Анри Бергсон утверждал, что интеллектуальное познание создает упрощенное, схематичное восприятие бескрайнего потока жизни. Приблизиться к пониманию вечной изменчивости и становления может «чистое созерцание», свободное от «наглазников»[69], которыми ограничивает восприятие жизни рассудок. Главную задачу психологии ХХ века Бергсон видел в том, чтобы «исследовать глубочайшие тайники бессознательного, работать над ‹…› подпочвой сознания»[70].
Доказывая исключительную ценность интуитивного постижения реальности, Бергсон особое внимание уделял снам, где, по его выражению, «зрительная пыль»[71] отрывочных видений, связанных со стимуляцией зрительного нерва, образует визуальные образы, помогающие постичь бессознательное. Он называл сон подлинной «умственной жизнью ‹…› за вычетом усилия концентрации»[72]. Не замеченные дневным сознанием или давно забытые видения, актуализируемые памятью, при отключении контроля рассудка складываются в картины, помогающие постичь изменчивую, становящуюся реальность и уникальность ее восприятия личностью. Сон снимает «ограничители» рассудка, что позволяет «воспринимать вещи (и их душу) в их первоначальной чистоте»[73].
Особое внимание Бергсон уделял процессу возникновения визуальных сновидческих образов и феномену гипермнезии – «панорамному видению» умирающих[74]. При этом философ опирался на работы по психологии и физиологии сна: «О малоизвестных болезнях мозга» Форбса Уинслоу (1860), «Болезни памяти» Теодюля Рибо (1881), «Сон и сновидения» Альфреда Мори (1861); статью Виктора Эггера «Я умирающих» (1896).
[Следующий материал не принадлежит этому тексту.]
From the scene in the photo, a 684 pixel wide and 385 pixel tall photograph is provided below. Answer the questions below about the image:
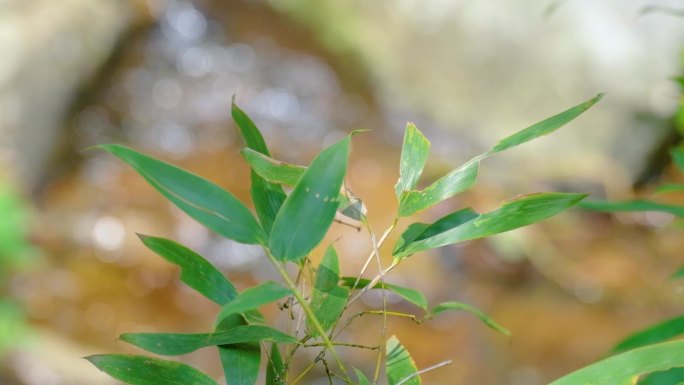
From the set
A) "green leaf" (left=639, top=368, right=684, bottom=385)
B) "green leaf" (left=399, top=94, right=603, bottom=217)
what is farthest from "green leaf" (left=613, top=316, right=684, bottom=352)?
"green leaf" (left=399, top=94, right=603, bottom=217)

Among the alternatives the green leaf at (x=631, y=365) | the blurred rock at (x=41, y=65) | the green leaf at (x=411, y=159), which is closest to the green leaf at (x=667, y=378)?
the green leaf at (x=631, y=365)

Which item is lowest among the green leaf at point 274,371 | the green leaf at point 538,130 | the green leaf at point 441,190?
the green leaf at point 274,371

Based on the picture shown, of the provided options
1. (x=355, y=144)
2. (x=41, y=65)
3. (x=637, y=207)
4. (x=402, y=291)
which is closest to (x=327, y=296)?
(x=402, y=291)

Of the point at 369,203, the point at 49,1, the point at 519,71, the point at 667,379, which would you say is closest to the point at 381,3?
the point at 519,71

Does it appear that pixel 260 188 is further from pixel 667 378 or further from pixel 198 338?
pixel 667 378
Жорж Пуле, прослеживая осмысление «панорамного зрения» в работах Бергсона, отмечал двойственность интерпретации возникновения образов, характерную для ранней книги «Материя и память»: это «либо тотальное воспоминание, которое наполняет это видение, интуитивно схватывается как эхо, верно отражающее мелодию существования, „единая фраза… отмеченная запятыми, но нигде не прерванная точками“; либо же оно предстает – в результате рассеивания внимания и спада работы духа – как „масса деталей“, расположенных друг подле друга и образующих тем самым пространственный эквивалент текучей целостности существования»[75]. В более поздней лекции 1911 года Бергсон рассматривает «панорамное видение» как отражение текучести, «длительности», «непрекращающегося настоящего», которое невыразимым образом «схватывает интуицию движения», составляющую его внутреннюю жизнь.